Predict and get a result of the Linear Regression algorithm with Intel(R) Extension for Scikit-learn

In [14]:
y_predict = model.predict(x_test)
mse_metric = metrics.mean_squared_error(y_test, y_predict)
mse_metric_p

0.77168185

### Train the same algorithm with original scikit-learn
In order to cancel optimizations, we use *unpatch_sklearn* and reimport the class LinearRegression

In [15]:
from sklearnex import unpatch_sklearn
unpatch_sklearn()

Training of the Linear Regression algorithm with original scikit-learn library for YearPredictionMSD dataset

In [16]:
from sklearn.linear_model import LinearRegression

In [17]:
start = timer()
model = LinearRegression(**params).fit(x_train, y_train)
f"Original Scikit-learn time: {(timer() - start):.2f} s"
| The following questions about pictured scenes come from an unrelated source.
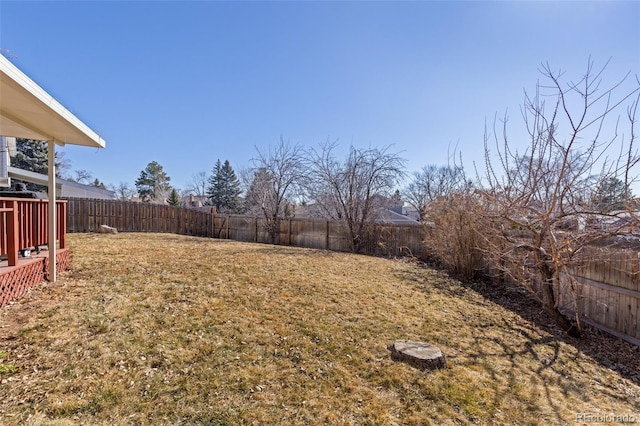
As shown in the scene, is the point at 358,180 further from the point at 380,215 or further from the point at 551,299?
the point at 551,299

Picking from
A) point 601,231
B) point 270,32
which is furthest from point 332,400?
point 270,32

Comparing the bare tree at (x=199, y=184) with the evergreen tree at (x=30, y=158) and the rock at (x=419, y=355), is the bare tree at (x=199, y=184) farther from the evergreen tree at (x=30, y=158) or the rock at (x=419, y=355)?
the rock at (x=419, y=355)

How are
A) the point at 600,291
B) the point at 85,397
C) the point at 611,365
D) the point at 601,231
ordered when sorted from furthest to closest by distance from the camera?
the point at 600,291 < the point at 601,231 < the point at 611,365 < the point at 85,397

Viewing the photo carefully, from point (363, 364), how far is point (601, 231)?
4.08m

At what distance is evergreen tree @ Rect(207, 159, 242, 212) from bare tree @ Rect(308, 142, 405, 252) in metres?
20.1

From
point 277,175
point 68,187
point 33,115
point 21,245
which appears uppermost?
point 277,175

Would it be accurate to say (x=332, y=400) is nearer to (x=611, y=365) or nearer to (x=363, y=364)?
(x=363, y=364)

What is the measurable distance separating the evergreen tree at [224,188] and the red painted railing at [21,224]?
27.4 meters

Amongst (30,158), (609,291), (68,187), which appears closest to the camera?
(609,291)

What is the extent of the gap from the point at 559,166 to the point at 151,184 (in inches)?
1482

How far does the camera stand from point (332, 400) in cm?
246

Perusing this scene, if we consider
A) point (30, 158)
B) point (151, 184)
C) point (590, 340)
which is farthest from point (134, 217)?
point (151, 184)

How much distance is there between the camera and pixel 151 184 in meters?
33.9

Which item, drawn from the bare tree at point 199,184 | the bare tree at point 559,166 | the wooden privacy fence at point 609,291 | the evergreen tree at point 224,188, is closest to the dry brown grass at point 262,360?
the wooden privacy fence at point 609,291
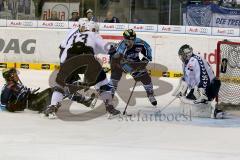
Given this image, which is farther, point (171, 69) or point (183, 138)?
point (171, 69)

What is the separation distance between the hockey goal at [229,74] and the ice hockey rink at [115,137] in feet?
1.03

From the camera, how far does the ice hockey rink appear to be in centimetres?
746

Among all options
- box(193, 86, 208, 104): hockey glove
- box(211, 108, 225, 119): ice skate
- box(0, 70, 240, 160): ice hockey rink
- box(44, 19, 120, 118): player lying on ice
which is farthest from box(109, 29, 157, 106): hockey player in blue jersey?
box(211, 108, 225, 119): ice skate

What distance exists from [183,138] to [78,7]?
1023 centimetres

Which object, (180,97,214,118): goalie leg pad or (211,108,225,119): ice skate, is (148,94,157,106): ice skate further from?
(211,108,225,119): ice skate

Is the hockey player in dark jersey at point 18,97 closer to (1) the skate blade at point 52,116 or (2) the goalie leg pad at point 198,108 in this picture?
(1) the skate blade at point 52,116

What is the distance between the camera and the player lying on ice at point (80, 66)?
10148mm

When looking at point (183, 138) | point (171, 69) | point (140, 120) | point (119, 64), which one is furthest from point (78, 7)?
point (183, 138)

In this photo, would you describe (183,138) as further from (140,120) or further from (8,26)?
(8,26)

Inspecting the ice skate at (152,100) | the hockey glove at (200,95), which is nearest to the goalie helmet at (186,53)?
the hockey glove at (200,95)

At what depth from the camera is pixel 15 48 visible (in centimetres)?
1733

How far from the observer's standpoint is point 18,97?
10.5 meters

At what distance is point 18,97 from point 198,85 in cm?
285

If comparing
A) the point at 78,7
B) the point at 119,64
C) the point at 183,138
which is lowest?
the point at 183,138
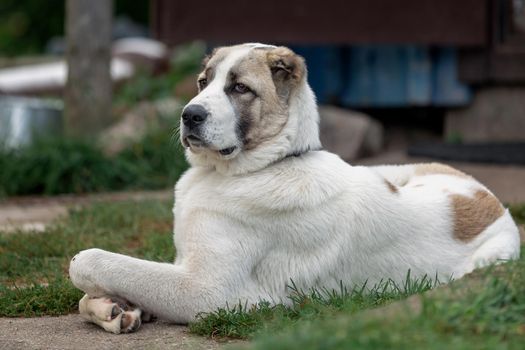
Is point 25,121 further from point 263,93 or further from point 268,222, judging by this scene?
point 268,222

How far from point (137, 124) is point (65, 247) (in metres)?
4.22

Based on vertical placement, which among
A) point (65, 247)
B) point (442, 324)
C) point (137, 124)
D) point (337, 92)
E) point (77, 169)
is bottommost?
point (77, 169)

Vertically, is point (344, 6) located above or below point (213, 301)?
above

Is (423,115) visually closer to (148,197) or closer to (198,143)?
(148,197)

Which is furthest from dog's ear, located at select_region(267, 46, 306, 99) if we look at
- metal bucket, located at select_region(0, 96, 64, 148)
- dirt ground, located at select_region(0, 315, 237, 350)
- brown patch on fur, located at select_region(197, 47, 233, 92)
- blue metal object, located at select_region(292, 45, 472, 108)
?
blue metal object, located at select_region(292, 45, 472, 108)

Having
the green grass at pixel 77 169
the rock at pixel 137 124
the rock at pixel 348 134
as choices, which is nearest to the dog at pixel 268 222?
the green grass at pixel 77 169

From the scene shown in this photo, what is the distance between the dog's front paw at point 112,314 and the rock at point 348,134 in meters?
5.79

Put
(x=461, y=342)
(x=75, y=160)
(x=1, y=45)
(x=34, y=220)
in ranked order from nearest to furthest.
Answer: (x=461, y=342), (x=34, y=220), (x=75, y=160), (x=1, y=45)

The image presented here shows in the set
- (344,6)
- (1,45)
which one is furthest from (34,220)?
(1,45)

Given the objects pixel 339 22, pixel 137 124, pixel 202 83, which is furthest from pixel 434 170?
pixel 137 124

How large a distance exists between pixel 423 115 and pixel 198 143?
23.8 feet

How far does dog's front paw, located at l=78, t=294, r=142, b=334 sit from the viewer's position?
3.98 meters

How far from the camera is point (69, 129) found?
9.54 meters

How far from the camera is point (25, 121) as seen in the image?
31.3 feet
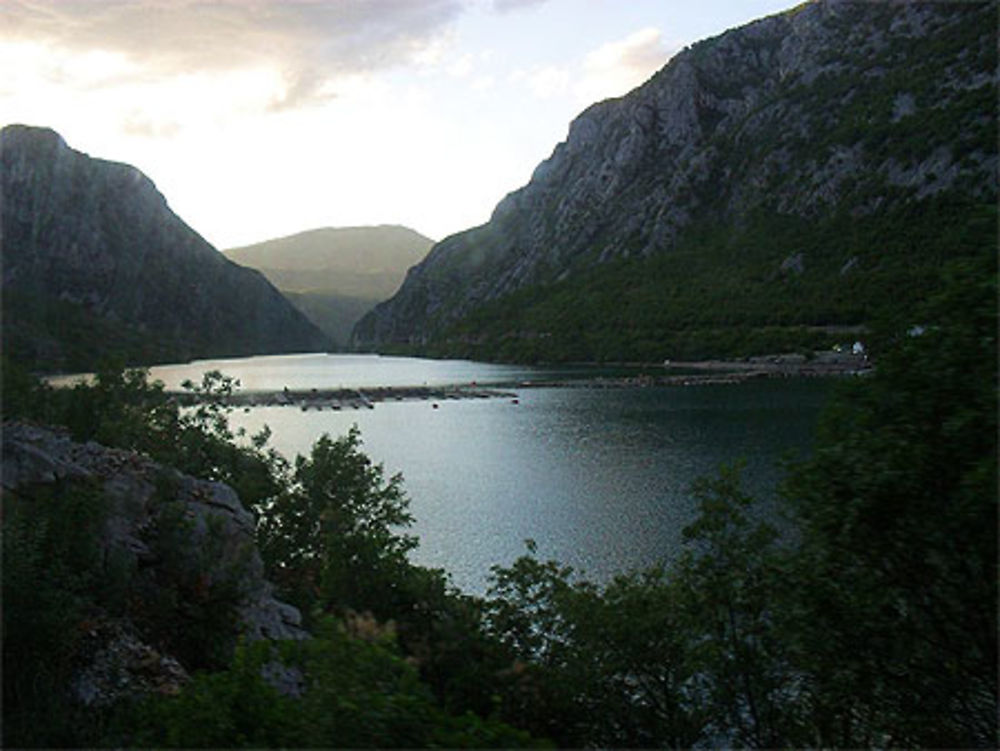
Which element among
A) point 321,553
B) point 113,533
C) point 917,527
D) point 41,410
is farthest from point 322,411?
point 917,527

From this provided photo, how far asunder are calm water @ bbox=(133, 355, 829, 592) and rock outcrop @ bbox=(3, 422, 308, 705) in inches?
637

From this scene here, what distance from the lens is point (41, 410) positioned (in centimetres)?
4716

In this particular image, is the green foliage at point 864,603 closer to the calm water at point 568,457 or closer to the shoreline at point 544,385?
the calm water at point 568,457

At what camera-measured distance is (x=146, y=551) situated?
90.8 feet

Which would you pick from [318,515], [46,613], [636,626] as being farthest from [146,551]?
[636,626]

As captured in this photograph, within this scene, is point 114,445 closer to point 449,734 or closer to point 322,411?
point 449,734

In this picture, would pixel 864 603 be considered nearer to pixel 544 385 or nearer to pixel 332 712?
pixel 332 712

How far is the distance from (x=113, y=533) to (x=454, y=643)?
1357 cm

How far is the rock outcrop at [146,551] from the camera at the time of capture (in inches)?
810

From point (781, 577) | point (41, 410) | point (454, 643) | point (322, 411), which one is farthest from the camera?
point (322, 411)

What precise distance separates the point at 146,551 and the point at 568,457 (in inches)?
2444

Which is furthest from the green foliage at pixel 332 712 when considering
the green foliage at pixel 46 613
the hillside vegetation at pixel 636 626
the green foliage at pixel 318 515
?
the green foliage at pixel 318 515

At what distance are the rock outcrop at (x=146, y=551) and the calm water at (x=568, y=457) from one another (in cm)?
1617

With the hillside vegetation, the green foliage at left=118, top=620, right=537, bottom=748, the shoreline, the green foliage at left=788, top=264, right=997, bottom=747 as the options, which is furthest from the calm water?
the green foliage at left=118, top=620, right=537, bottom=748
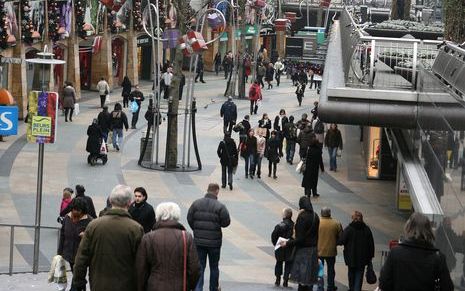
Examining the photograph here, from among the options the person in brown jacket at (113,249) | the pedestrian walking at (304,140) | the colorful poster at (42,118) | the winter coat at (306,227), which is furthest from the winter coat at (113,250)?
the pedestrian walking at (304,140)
'Original Scikit-learn time: 0.70 s'

Predict and get a result of the Linear Regression algorithm with original Scikit-learn

In [18]:
y_predict = model.predict(x_test)
mse_metric = metrics.mean_squared_error(y_test, y_predict)
mse_metric_o

0.77168566

### Compare MSE metric of patched scikit-learn and original

In [None]:
print(f"mse metric of unpatched scikit-learn: {mse_metric_o}")
print(f"mse metric of patched scikit-learn: {mse_metric_p}")
print(f"attitude: {mse_metric_p/mse_metric_o}")

### With scikit-learn-intelex patching you can:

- Use your scikit-learn code for training and prediction with minimal changes (a couple of lines of code);
- Fast execution training and prediction of scikit-learn models;
- Get the same quality;
- Get speedup more than **23** times.